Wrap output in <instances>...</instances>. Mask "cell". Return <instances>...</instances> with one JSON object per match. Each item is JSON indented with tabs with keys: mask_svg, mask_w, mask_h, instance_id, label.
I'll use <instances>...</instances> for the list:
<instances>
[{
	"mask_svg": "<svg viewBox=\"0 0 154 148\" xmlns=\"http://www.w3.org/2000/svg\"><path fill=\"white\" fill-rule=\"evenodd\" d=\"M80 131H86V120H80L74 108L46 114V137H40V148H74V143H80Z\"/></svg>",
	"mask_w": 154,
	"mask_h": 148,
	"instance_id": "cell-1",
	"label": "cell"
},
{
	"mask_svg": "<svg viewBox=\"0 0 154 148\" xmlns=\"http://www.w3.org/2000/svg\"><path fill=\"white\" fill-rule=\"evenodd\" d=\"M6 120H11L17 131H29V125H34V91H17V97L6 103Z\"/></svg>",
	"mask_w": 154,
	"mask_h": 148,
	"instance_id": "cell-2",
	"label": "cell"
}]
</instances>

Set exercise:
Reproduce the entire listing above line for line, keeping every character unchanged.

The result:
Wrap output in <instances>...</instances>. Mask "cell". Return <instances>...</instances> with one JSON object per match. Each item is JSON indented with tabs with keys: mask_svg, mask_w, mask_h, instance_id, label.
I'll use <instances>...</instances> for the list:
<instances>
[{
	"mask_svg": "<svg viewBox=\"0 0 154 148\" xmlns=\"http://www.w3.org/2000/svg\"><path fill=\"white\" fill-rule=\"evenodd\" d=\"M80 131H86V120H80L74 108L46 114V137H40V148H74V143H80Z\"/></svg>",
	"mask_w": 154,
	"mask_h": 148,
	"instance_id": "cell-1",
	"label": "cell"
},
{
	"mask_svg": "<svg viewBox=\"0 0 154 148\" xmlns=\"http://www.w3.org/2000/svg\"><path fill=\"white\" fill-rule=\"evenodd\" d=\"M6 120H11L17 131H29V125H34V91H17V97L6 103Z\"/></svg>",
	"mask_w": 154,
	"mask_h": 148,
	"instance_id": "cell-2",
	"label": "cell"
}]
</instances>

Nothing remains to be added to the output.